**Extract provided:**
Monday, September 9, 2019

Memorial Service Surprise: being quoted because you cared

Photo used with permission:
Jim Hunter, Fairbanks, AK
The memorial service was on Saturday afternoon at 2 o'clock, but my newly widowed neighbor had advised: come around 1:30 because it will get busy.

Our community has a sizable population of seniors. We enjoy varied interests, often volunteer, we have setbacks and sickness, we die.

You know how it is with neighbors

 

You connect with some, others are strangers but you know their car or truck. David was a good guy and being really sick didn't make him a hermit. If you needed a ride or a tool or advice about a snake in your yard--he was your go-to-guy. But he died.

We'd been to his bedside once hospice took over. His grip on my hand was fierce as he searched his weary brain for Bible citations, asking his wife to pull the Good Book down from a high shelf. Lisa opted for an iPad Concordance. Verses were read, but his hunger would not be met by the sagging slice of blueberry pie nearby. David was ready to harvest the crop of his life's sowing.

Led by David's widow to the front row at the memorial, we were greeted warmly before the service, by dozens of the congregation. 'Neighbors' had embarrassingly-exalted status here. Over and over, with handshakes and smiles, I repeated our appreciation for the family we came to support.

The designated speaker, Lamar, shared his own story of David's skill, kindness, and 'righteousness.' This go-to-guy had touched many lives. Reaching for a sheet, Lamar said, "Let me share from a note that Lisa received."

**Exercises:**
A – In the memorial service post, condense the paragraph beginning "We'd been to his bedside" into two or three sentences that keep its main facts.
B – Extend the memorial service post by writing the next part, beginning after Lamar's words "Let me share from a note that Lisa received."

**Provided information:**

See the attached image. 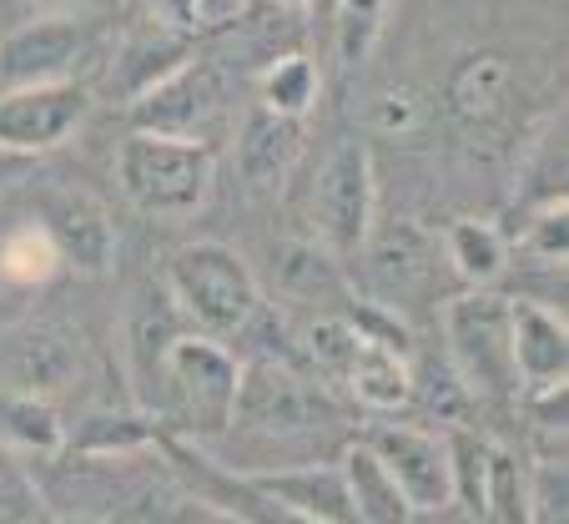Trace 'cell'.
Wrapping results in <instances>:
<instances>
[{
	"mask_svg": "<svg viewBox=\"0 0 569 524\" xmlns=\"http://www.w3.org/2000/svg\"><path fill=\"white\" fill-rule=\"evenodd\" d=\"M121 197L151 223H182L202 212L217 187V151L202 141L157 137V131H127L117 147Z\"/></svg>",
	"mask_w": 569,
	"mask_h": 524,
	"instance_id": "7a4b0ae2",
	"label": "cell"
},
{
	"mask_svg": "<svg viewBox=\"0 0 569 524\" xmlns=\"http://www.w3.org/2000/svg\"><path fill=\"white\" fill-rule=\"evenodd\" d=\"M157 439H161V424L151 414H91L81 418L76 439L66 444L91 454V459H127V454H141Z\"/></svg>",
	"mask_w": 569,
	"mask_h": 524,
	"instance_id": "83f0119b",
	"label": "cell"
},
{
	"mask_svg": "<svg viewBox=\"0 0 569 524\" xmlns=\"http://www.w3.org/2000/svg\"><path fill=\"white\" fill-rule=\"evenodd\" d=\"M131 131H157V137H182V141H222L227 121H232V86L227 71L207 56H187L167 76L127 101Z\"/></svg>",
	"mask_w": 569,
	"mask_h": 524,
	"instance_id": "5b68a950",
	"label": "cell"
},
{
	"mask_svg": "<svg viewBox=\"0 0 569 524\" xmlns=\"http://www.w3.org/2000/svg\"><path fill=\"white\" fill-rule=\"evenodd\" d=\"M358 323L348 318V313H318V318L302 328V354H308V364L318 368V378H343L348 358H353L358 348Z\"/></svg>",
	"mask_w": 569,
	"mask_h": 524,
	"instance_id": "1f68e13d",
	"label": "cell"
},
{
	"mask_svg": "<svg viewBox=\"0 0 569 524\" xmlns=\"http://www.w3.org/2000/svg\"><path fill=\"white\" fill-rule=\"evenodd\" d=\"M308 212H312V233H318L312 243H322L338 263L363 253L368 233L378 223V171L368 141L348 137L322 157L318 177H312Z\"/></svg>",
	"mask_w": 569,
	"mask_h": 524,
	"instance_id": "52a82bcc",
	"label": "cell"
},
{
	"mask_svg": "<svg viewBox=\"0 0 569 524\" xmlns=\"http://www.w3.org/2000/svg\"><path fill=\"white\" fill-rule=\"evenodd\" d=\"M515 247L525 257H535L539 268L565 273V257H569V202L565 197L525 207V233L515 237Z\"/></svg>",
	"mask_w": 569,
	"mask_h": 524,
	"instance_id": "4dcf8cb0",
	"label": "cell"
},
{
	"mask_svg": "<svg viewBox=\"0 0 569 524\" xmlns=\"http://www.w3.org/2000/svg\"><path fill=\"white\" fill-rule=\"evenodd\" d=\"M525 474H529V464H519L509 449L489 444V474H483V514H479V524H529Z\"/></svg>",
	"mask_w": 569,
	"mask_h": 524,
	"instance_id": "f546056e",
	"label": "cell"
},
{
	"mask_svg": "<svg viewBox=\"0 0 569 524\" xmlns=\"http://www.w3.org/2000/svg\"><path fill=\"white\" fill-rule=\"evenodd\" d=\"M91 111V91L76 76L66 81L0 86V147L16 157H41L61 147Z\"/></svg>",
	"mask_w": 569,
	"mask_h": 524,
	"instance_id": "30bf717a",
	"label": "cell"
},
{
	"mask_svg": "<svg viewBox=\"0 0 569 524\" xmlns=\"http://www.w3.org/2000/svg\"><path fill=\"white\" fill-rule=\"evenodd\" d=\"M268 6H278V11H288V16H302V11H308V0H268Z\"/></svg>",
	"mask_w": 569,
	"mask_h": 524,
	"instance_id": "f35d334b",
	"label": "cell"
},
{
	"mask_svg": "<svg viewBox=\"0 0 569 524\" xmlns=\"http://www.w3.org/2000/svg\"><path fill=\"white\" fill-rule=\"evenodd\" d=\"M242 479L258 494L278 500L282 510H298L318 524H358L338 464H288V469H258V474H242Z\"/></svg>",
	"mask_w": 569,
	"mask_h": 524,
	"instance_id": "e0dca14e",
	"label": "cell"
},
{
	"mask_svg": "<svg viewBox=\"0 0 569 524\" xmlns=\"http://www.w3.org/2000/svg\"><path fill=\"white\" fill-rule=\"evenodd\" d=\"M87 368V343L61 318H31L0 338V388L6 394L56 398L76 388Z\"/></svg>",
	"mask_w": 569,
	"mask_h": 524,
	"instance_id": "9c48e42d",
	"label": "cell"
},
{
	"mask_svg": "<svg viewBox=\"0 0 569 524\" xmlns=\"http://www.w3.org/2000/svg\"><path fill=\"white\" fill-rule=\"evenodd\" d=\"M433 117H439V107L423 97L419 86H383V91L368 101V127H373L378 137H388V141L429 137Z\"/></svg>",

**Answers below:**
A – After hospice took over, the narrator visited David, who gripped the narrator's hand fiercely and struggled to recall Bible citations, asking his wife to get the Bible from a high shelf. Lisa used an iPad Concordance instead, and verses were read. David ignored a slice of blueberry pie nearby; he was ready to harvest what his life had sown.

B –
I began to hear my own words..."We were very saddened to not have more time with David. He lived the love-thy-neighbor Golden Rule..."
Photo used with permission:
Jim Hunter, Fairbanks, AK
Writing a condolence note, sharing your thoughts and memories in a sympathy card, is a gesture that touches more lives than you may imagine. It is a wonderful prospect, really: you have written to one person (in this case, David's wife) and yet, all who visited Lisa after the death, read-- and were comforted by-- the cards she had received. This is why a handwritten condolence note is so much more valuable than an electronic message:  it can be shared in a way that resonates with deeply-felt presence.

Don't let the prospect of unexpected readers scare you off! 


My Top 5 Keys for a Comforting Condolence Note
is a reliable aid; using two or three Keys is all it takes for a sensitive and comforting note.
  1. I am very sorry.
  2. I feel so fortunate to have known (use name) because___.
  3. You have been a wonderful ___ (state relationship and cite an example, if possible.)
  4. My favorite memory of (use name) is ___.
  5. What I admired most about (use name) is ___.

Feel encouraged? Keep reading! 


Thank you for caring!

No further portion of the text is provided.